## EXERCISE PROMPT
Copy the lines below word for word, from the line that contains "In what is displayed" through the last line. Leave the pictures out of your answer.

## DATASET ENTRIES
★ ★ ★ ★

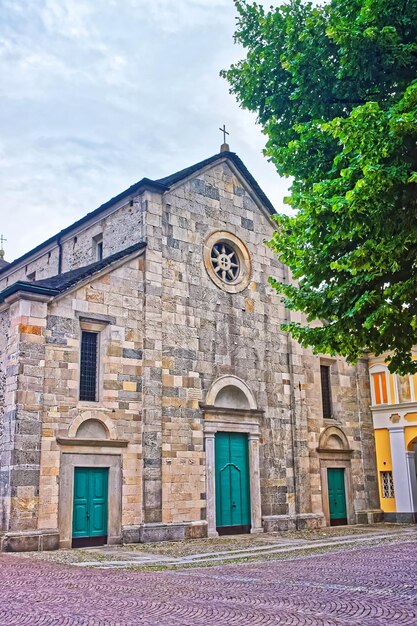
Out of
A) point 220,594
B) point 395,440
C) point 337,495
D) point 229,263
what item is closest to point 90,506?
point 220,594

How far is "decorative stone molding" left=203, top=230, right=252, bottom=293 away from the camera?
2131cm

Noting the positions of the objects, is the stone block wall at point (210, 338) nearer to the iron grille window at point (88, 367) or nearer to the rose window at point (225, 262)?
the rose window at point (225, 262)

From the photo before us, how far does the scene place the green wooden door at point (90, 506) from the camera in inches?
659

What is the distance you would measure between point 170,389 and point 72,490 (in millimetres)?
4081

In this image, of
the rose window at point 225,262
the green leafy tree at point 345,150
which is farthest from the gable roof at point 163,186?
the green leafy tree at point 345,150

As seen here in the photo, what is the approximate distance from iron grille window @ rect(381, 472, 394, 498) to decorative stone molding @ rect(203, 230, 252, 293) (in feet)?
32.0

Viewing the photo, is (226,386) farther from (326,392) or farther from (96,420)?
(326,392)

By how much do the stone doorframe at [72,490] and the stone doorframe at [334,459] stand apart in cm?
826

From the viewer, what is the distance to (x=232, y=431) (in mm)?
20359

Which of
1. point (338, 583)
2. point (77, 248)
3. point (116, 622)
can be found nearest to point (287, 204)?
point (338, 583)

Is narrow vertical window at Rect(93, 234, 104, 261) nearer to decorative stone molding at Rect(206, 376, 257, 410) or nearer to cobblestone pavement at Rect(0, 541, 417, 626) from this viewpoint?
decorative stone molding at Rect(206, 376, 257, 410)

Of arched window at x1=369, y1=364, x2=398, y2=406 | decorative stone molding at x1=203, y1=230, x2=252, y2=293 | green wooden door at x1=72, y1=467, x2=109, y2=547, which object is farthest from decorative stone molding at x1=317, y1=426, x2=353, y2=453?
green wooden door at x1=72, y1=467, x2=109, y2=547

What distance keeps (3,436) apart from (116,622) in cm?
965

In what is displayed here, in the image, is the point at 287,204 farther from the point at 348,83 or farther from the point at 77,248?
the point at 77,248
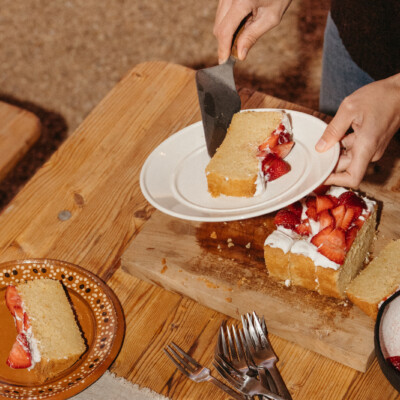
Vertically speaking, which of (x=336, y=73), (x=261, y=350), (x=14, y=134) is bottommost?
(x=261, y=350)

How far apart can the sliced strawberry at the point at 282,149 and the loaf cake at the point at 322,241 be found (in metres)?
0.18

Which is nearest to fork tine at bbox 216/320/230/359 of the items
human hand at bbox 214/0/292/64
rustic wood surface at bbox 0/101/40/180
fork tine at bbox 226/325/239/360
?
fork tine at bbox 226/325/239/360

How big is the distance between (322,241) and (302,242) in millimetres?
56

★ ★ ★ ★

## PROBLEM SOLUTION
In what is displayed here, in the image, is the point at 287,204 farther from the point at 348,83 or farther from the point at 77,248?
the point at 77,248
Vertically speaking, which of (x=336, y=73), (x=261, y=350), (x=14, y=134) is bottommost?
(x=261, y=350)

How far apart can the sliced strawberry at the point at 282,149 and the loaf cake at the point at 322,241 be found (in metres)?
0.18

Which is nearest to fork tine at bbox 216/320/230/359 of the items
human hand at bbox 214/0/292/64
rustic wood surface at bbox 0/101/40/180
fork tine at bbox 226/325/239/360
?
fork tine at bbox 226/325/239/360

How big is the distance between (322,241) and (302,242) in millimetres?
56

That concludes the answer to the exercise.